REQUIREMENT A:
Answer these questions about the PolSAR passage:
(i) In which three fields have PolSAR images been widely used?
(ii) Into which two kinds can feature extraction techniques based on polarimetric characteristics be divided?
(iii) On which matrix does coherent target decomposition act?
REQUIREMENT B: Please extract, word for word, the part of the PolSAR passage that opens with the words containing "Polarimetric synthetic aperture" and closes with "of PolSAR images.".

QUOTED TEXT:
** start **

Polarimetric synthetic aperture radar (PolSAR) images collected with airborne and satellite sensors are a wealthy source of information concerning the Earth’s surface, and have been widely used in urban planning, agriculture assessment and environment monitoring [wang2017comparison, voormansik2016observations]. These applications require the fully understanding and interpretation of PolSAR images.
Hence, PolSAR image interpretation is of much significance in theory and application. Land use classification of PolSAR images are an important and indispensable research topic since these images contain rich character of the target (e.g., scattering properties, geometric shapes, and the direction of arrival). The land use classification is arranging the pixels to the different categories according to the certain rule. The common objects within the PolSAR images include land, buildings, water, sand, urban areas, vegetation, road, bridge and so on [liuf2016hierarchical]
. In order to distinguish them, the features of the pixels should be fully extracted and mined. With the development of the PolSAR image classification, many feature extraction algorithms based on physical scattering mechanisms have been introduced. The feature extraction techniques based on polarimetric characteristics can be divided into two kinds: coherent target decomposition and incoherent target decomposition. The former acts on the scattering matrix to characterize completely polarized scattered waves, which contains the fully polarimetric information. The latter acts only on the mueller matrix, covariance matrix, or coherency matrix in order to characterize partially polarized waves[dickinson2013classification].
The coherent target decomposition algorithms include the Pauli decomposition, the sphere-diplane-helix (SDH) decomposition [Krogager1990New], the symmetric scattering characterization method (SSCM) [Touzi2002Characterization], Cameron decomposition [Cameron1990Feature], Yamaguchi Four-component scattering power decomposition[Yamaguchi2011Four], General polarimetric model-based decomposition [Chen2013General, Chen2013Adaptive], and some advances [Chen2018Advanced, Mahdianpari2018Fisher]. The incoherent target decomposition algorithms include Huynen decomposition [Huynen1978], Freeman-Durden decomposition [Freeman1993Three], Yamguchi four-component decomposition [Yamaguchi2005Four], Cloude-Pottier decomposition [Cloude1996A], [Cloude1997An], and a number of approaches have been reported[Lee2014Generalized, Besic2014Polarimetric, Aghababaee2016Incoherent]. In addition to feature based on the polarization mechanism [Chen2014Modeling, Chen2014Uniform, Xu2017Polarimetric, Tao2017PolSAR], there are some traditional features of natural images, which have been utilized to analyze PolSAR image, such as color features [Uhlmann2014Integrating], texture features [Grandi2007Target], spatial relations [Ma2014Polarimetric], etc. Based on the above basic features, some multiple features of PolSAR data have been constructed to improve the classification performance [Zou2010Polarimetric, Uhlmann2014Integrating, ren2017unsupervised].

** end **

INFORMATION PROVIDED:
** start **

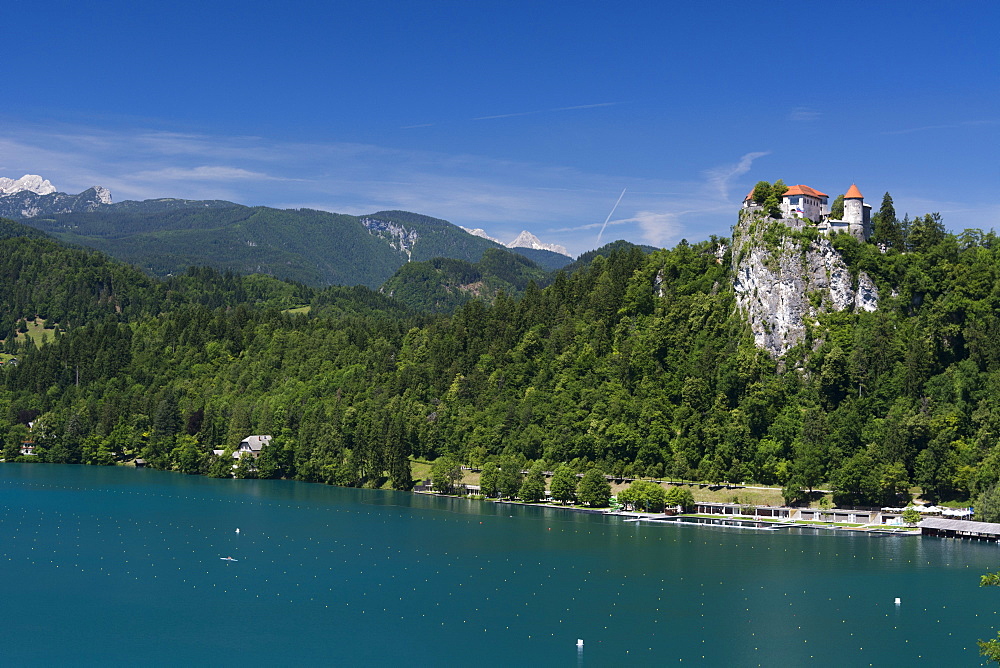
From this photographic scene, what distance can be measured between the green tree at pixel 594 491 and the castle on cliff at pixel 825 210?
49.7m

** end **
** start **

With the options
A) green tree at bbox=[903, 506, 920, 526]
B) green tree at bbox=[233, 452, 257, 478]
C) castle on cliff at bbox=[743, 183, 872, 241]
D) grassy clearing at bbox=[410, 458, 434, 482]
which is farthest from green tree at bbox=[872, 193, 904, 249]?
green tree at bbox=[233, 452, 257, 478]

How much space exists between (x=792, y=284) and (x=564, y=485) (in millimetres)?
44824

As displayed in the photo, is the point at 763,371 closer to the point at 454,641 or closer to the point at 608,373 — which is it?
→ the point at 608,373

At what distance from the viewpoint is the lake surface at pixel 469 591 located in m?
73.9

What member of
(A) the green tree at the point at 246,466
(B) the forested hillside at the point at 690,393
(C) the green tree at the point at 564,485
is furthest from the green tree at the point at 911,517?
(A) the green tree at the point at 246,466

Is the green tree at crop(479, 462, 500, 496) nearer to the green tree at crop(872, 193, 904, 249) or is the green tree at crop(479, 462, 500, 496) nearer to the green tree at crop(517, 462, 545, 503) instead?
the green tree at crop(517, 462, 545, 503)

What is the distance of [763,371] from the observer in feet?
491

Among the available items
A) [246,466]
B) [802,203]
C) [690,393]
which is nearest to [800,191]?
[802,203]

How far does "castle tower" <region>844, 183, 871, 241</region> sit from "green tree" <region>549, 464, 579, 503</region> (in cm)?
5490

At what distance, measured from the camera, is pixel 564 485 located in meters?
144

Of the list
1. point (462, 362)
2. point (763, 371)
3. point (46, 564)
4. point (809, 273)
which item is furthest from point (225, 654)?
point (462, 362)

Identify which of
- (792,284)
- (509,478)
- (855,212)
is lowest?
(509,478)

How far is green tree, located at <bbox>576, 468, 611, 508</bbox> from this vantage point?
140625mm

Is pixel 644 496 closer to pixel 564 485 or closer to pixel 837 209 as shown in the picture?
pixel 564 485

** end **
** start **

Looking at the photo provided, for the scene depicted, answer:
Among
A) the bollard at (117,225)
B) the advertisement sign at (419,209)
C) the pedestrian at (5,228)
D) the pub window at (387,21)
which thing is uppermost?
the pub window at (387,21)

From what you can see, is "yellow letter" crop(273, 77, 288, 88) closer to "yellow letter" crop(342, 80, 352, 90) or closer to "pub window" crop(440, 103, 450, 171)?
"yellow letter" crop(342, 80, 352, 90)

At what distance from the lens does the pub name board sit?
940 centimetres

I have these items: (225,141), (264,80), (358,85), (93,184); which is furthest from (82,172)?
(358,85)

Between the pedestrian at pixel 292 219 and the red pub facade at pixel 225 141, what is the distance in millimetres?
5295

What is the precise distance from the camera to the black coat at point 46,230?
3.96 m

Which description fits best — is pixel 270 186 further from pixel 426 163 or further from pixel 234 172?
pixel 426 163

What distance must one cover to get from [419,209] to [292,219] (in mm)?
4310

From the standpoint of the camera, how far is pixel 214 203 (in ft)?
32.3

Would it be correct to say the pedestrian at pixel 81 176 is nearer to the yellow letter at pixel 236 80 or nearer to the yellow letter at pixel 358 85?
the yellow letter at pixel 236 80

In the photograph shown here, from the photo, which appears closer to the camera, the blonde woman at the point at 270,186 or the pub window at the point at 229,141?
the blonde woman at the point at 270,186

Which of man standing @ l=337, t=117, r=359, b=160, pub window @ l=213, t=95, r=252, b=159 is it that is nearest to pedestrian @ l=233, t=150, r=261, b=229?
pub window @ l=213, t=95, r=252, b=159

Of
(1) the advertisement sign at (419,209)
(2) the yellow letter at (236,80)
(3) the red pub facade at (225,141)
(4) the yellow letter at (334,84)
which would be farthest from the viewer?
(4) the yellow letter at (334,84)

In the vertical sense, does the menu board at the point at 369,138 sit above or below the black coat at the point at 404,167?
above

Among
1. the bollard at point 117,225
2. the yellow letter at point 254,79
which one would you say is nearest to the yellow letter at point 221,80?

** end **

TASK SOLUTION A:
(i) Urban planning, agriculture assessment and environment monitoring.
(ii) Coherent target decomposition and incoherent target decomposition.
(iii) The scattering matrix.

TASK SOLUTION B:
Polarimetric synthetic aperture radar (PolSAR) images collected with airborne and satellite sensors are a wealthy source of information concerning the Earth’s surface, and have been widely used in urban planning, agriculture assessment and environment monitoring [wang2017comparison, voormansik2016observations]. These applications require the fully understanding and interpretation of PolSAR images.